- **DIRECTION**
Your output must consist solely of the lines from the one containing "In terms of" through the end of the records, reproduced exactly.

■ ■ ■ ■ ■ ■ ■

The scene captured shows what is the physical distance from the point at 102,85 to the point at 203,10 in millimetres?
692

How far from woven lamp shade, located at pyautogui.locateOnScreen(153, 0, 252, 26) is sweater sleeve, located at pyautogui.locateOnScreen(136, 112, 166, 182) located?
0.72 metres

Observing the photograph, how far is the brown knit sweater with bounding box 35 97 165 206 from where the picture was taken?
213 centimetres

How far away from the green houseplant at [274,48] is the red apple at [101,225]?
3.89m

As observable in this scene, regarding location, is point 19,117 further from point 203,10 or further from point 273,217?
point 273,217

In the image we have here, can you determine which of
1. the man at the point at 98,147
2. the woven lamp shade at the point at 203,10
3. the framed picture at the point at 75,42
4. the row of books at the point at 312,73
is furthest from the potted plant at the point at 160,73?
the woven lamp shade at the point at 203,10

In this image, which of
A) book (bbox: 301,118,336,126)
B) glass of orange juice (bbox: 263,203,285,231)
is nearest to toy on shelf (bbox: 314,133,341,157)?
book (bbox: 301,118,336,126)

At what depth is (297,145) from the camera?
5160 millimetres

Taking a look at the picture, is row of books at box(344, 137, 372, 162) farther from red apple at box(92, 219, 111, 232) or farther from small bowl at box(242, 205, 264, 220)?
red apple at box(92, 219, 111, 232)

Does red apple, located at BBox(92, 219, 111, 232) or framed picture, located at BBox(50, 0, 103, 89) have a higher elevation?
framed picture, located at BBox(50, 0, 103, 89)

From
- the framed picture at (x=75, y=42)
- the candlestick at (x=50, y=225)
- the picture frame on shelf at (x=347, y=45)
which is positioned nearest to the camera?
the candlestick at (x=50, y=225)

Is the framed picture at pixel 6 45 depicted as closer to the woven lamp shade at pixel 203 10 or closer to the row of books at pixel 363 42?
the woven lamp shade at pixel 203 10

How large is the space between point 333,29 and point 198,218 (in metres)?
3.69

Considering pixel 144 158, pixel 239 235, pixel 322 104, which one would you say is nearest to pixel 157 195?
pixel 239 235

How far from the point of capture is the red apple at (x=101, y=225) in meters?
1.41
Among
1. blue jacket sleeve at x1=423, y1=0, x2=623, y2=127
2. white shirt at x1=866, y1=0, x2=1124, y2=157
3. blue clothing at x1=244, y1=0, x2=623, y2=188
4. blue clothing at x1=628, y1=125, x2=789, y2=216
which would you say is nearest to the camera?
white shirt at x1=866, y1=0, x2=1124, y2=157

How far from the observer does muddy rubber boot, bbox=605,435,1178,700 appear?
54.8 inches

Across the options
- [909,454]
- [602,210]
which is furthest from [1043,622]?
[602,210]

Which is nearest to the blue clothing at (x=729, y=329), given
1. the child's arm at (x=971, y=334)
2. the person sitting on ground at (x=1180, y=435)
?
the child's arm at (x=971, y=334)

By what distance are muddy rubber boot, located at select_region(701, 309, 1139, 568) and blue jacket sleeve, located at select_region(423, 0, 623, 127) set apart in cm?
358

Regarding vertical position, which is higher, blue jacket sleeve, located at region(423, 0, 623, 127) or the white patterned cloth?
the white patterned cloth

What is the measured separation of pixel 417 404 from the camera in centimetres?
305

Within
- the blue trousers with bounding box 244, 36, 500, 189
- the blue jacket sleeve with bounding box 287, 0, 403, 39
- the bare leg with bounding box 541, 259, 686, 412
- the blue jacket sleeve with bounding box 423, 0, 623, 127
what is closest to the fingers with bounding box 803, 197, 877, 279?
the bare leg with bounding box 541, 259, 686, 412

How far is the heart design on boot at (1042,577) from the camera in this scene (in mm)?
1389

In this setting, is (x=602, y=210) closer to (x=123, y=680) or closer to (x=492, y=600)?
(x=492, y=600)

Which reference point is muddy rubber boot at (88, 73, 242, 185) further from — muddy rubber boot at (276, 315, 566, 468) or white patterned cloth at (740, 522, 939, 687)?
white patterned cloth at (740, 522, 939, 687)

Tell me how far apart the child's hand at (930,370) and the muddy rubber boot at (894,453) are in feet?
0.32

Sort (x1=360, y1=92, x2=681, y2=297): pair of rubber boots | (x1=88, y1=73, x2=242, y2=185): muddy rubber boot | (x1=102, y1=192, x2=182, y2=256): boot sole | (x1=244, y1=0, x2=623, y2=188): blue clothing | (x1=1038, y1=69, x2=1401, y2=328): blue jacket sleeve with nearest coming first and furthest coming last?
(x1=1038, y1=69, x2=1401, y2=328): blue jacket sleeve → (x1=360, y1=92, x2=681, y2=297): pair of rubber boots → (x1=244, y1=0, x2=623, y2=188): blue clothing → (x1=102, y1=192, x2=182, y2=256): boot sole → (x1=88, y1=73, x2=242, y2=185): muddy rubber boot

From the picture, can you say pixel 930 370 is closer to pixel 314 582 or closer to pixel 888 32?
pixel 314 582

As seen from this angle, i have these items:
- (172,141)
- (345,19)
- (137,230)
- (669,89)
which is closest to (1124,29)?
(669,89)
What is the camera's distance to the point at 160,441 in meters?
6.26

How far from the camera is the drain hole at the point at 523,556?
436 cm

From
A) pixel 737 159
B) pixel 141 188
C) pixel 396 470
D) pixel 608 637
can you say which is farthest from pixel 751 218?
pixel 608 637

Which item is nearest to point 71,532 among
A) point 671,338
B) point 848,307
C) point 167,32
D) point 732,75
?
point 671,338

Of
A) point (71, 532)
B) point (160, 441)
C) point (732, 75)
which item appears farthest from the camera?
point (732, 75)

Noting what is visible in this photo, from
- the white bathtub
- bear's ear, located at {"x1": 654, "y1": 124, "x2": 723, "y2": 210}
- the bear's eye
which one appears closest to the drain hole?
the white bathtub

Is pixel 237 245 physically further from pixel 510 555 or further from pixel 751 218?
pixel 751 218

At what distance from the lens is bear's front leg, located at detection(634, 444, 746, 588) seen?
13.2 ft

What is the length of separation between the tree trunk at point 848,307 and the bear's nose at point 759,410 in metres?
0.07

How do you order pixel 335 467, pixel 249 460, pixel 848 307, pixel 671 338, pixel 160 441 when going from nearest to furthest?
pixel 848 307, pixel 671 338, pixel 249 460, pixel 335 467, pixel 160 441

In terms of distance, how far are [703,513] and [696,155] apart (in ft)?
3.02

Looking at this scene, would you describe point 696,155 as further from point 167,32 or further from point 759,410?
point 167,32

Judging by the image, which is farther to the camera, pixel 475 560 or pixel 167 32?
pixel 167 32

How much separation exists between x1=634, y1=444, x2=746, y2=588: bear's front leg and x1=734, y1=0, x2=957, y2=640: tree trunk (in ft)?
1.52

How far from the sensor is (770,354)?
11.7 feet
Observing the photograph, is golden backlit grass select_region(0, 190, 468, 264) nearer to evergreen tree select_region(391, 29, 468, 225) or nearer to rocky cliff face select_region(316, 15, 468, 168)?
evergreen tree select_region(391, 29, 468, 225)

■ ■ ■ ■ ■ ■ ■

- **SOLUTION BELOW**
In terms of distance, how far are [703,513] and [696,155] apart (in ft)?
3.02

Looking at this scene, would you describe point 696,155 as further from point 167,32 or further from point 759,410?
point 167,32

Judging by the image, which is farther to the camera, pixel 475 560 or pixel 167 32?
pixel 167 32

How much separation exists between x1=634, y1=444, x2=746, y2=588: bear's front leg and x1=734, y1=0, x2=957, y2=640: tree trunk (in ft)?
1.52

How far from the sensor is (770,354)?
11.7 feet
Observing the photograph, is golden backlit grass select_region(0, 190, 468, 264) nearer to evergreen tree select_region(391, 29, 468, 225) or nearer to rocky cliff face select_region(316, 15, 468, 168)?
evergreen tree select_region(391, 29, 468, 225)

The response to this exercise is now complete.